━━ Material for the task
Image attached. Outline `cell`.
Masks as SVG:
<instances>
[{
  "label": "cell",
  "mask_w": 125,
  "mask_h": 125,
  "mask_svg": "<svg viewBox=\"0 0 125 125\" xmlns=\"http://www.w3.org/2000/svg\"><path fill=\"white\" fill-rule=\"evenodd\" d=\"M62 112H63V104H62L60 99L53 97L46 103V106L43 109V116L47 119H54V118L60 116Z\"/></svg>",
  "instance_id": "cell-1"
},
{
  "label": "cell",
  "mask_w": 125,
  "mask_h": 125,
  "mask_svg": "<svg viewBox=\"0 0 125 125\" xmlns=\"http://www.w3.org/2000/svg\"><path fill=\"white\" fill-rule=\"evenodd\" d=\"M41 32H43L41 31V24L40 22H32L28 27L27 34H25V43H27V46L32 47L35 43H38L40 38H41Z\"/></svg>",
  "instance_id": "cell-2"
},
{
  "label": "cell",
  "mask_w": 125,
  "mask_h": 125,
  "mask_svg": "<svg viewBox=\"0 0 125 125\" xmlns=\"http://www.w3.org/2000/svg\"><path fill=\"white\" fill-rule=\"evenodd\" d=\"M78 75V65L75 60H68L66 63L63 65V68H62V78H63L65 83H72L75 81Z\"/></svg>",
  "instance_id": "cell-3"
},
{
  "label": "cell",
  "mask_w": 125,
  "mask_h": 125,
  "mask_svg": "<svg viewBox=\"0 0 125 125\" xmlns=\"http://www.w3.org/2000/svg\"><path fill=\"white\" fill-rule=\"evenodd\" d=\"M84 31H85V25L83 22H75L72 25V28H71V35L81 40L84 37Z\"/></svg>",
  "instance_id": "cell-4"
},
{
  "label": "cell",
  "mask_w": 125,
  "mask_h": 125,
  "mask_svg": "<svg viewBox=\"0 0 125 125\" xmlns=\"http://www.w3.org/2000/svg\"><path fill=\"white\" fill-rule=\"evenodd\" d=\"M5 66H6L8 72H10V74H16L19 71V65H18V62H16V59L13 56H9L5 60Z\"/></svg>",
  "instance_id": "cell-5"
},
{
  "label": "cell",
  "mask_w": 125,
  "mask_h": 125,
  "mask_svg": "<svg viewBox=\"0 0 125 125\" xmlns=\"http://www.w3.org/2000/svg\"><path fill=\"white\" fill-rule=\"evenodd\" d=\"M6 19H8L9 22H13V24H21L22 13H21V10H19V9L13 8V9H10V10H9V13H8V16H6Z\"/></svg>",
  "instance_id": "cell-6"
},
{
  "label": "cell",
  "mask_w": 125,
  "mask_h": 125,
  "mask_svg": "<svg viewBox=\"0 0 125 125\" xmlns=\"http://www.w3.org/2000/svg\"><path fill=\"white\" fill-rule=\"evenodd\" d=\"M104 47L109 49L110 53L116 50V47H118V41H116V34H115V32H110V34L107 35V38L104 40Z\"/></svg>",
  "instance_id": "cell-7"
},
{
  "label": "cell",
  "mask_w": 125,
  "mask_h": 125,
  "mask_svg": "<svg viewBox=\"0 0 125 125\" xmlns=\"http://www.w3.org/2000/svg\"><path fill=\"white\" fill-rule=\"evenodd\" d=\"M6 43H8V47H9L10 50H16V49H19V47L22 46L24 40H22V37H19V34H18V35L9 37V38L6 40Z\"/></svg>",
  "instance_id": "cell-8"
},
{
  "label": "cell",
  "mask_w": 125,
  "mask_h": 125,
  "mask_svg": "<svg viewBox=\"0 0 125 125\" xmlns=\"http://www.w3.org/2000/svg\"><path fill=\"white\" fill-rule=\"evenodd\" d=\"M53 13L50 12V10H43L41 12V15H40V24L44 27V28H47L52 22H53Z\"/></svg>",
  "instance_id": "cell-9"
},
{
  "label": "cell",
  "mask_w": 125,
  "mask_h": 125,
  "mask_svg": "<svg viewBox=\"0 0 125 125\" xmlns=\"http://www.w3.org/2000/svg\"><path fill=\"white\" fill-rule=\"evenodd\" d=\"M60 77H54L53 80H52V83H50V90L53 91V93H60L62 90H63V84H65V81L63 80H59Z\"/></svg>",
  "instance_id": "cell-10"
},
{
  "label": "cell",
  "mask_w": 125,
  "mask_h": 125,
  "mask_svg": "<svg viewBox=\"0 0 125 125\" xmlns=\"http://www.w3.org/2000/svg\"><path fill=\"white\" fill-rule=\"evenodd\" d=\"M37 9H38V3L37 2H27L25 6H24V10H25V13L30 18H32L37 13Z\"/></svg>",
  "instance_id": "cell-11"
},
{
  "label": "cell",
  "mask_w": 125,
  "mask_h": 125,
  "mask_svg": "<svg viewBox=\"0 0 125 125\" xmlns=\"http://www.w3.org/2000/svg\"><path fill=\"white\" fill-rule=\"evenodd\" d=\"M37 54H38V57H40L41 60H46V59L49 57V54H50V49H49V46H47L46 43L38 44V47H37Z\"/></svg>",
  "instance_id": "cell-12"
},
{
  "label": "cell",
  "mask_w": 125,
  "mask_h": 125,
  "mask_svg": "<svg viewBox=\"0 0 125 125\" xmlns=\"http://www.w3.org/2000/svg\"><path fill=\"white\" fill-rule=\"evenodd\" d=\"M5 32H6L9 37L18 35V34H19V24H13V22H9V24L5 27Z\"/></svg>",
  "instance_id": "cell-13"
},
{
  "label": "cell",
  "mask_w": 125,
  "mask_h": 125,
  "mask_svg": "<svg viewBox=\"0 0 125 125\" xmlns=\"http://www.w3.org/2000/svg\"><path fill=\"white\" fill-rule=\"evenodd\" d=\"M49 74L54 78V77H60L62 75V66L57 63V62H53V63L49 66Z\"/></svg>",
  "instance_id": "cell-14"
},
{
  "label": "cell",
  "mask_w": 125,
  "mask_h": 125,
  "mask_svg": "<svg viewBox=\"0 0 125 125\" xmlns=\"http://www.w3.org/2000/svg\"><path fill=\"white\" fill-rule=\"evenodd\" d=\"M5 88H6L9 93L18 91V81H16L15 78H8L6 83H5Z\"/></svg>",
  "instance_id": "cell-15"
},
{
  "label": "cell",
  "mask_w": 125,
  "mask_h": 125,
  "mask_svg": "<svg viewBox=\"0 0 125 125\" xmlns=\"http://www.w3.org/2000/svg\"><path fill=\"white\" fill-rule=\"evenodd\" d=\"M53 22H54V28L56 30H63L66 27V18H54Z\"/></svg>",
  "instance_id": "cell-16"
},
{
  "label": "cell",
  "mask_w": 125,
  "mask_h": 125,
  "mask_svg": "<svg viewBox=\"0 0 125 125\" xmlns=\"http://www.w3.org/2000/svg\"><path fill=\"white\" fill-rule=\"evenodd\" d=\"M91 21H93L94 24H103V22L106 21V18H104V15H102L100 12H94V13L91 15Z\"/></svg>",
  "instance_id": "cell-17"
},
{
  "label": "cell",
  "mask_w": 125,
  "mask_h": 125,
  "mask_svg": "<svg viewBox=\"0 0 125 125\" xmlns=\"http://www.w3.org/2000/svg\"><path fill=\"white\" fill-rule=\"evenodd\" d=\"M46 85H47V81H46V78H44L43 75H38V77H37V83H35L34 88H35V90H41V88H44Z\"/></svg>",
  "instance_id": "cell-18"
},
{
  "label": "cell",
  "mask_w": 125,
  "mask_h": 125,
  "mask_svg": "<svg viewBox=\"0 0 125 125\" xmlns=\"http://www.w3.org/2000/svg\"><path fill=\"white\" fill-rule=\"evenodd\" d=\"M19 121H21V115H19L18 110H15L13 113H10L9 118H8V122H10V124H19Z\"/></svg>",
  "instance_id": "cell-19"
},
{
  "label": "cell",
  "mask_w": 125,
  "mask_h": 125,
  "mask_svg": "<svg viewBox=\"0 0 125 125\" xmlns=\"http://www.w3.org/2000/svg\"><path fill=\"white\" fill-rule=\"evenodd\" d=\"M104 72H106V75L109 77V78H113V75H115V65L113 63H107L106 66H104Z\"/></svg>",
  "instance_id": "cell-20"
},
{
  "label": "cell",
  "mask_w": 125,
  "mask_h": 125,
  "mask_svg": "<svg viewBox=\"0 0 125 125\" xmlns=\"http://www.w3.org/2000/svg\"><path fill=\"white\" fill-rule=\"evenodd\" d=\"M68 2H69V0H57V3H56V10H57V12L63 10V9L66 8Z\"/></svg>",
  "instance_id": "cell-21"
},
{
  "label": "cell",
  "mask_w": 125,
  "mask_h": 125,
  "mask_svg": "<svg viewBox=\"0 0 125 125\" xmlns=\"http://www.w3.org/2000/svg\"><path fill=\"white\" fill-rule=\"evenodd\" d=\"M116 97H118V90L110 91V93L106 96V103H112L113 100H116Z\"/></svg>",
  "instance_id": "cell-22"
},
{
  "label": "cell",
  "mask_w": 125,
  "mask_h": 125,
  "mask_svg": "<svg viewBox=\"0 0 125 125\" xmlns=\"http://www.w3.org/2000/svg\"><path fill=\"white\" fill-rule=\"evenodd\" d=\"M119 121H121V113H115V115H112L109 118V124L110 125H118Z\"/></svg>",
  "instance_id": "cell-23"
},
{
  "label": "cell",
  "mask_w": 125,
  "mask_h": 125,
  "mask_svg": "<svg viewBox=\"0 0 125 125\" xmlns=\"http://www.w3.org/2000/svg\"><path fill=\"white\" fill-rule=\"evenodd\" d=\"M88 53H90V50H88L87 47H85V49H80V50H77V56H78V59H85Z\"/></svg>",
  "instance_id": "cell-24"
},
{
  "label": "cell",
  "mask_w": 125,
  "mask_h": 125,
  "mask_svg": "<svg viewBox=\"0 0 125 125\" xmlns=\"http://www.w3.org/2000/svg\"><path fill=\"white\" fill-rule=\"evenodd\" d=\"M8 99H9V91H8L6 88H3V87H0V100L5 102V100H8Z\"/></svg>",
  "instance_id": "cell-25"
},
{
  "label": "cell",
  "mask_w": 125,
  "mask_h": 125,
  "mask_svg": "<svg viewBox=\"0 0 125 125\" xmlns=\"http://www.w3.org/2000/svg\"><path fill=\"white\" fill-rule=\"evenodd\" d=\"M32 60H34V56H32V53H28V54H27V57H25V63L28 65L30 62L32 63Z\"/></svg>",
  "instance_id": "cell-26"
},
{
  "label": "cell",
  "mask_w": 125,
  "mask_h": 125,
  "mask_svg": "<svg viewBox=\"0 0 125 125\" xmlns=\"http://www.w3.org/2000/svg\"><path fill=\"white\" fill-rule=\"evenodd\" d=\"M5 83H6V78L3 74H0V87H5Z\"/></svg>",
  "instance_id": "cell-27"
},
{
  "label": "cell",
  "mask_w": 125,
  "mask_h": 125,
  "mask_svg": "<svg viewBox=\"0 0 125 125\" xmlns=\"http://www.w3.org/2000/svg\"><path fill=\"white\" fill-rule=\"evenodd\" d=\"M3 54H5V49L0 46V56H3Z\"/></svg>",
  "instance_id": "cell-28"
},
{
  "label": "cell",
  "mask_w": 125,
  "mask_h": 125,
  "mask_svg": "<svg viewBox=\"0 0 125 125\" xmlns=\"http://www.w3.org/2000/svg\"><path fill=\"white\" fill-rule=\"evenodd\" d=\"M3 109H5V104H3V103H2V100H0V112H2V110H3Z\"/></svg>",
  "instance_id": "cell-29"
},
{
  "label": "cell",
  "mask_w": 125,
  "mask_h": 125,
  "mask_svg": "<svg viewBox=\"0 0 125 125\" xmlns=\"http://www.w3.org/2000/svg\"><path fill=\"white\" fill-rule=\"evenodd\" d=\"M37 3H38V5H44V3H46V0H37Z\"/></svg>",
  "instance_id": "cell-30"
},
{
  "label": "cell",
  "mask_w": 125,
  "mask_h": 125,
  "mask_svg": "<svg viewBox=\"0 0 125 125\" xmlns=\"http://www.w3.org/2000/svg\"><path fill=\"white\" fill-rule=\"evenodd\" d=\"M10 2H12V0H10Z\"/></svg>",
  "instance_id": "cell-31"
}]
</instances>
━━━━
▸ **Short exercise**: Reproduce the rows from their beginning through the line holding "19H8L9 22H13V24H21L22 13H21V10H19V9L13", inclusive, substituting "object_id" for each "instance_id" and leaving everything else unchanged.

▸ **Final answer**:
Image attached. Outline `cell`.
Masks as SVG:
<instances>
[{
  "label": "cell",
  "mask_w": 125,
  "mask_h": 125,
  "mask_svg": "<svg viewBox=\"0 0 125 125\" xmlns=\"http://www.w3.org/2000/svg\"><path fill=\"white\" fill-rule=\"evenodd\" d=\"M62 112H63V104H62L60 99L53 97L46 103V106L43 109V116L47 119H54V118L60 116Z\"/></svg>",
  "object_id": "cell-1"
},
{
  "label": "cell",
  "mask_w": 125,
  "mask_h": 125,
  "mask_svg": "<svg viewBox=\"0 0 125 125\" xmlns=\"http://www.w3.org/2000/svg\"><path fill=\"white\" fill-rule=\"evenodd\" d=\"M41 32H43L41 31V24L40 22H32L28 27L27 34H25V43H27V46L32 47L35 43H38L40 38H41Z\"/></svg>",
  "object_id": "cell-2"
},
{
  "label": "cell",
  "mask_w": 125,
  "mask_h": 125,
  "mask_svg": "<svg viewBox=\"0 0 125 125\" xmlns=\"http://www.w3.org/2000/svg\"><path fill=\"white\" fill-rule=\"evenodd\" d=\"M78 75V65L75 60H68L66 63L63 65V68H62V78H63L65 83H72L75 81Z\"/></svg>",
  "object_id": "cell-3"
},
{
  "label": "cell",
  "mask_w": 125,
  "mask_h": 125,
  "mask_svg": "<svg viewBox=\"0 0 125 125\" xmlns=\"http://www.w3.org/2000/svg\"><path fill=\"white\" fill-rule=\"evenodd\" d=\"M84 31H85V25L83 22H75L72 25V28H71V35L81 40L84 37Z\"/></svg>",
  "object_id": "cell-4"
},
{
  "label": "cell",
  "mask_w": 125,
  "mask_h": 125,
  "mask_svg": "<svg viewBox=\"0 0 125 125\" xmlns=\"http://www.w3.org/2000/svg\"><path fill=\"white\" fill-rule=\"evenodd\" d=\"M5 66H6L8 72H10V74H16L19 71V65H18V62H16V59L13 56H9L5 60Z\"/></svg>",
  "object_id": "cell-5"
},
{
  "label": "cell",
  "mask_w": 125,
  "mask_h": 125,
  "mask_svg": "<svg viewBox=\"0 0 125 125\" xmlns=\"http://www.w3.org/2000/svg\"><path fill=\"white\" fill-rule=\"evenodd\" d=\"M6 19H8L9 22H13V24H21L22 13H21V10H19V9L13 8V9H10V10H9V13H8V16H6Z\"/></svg>",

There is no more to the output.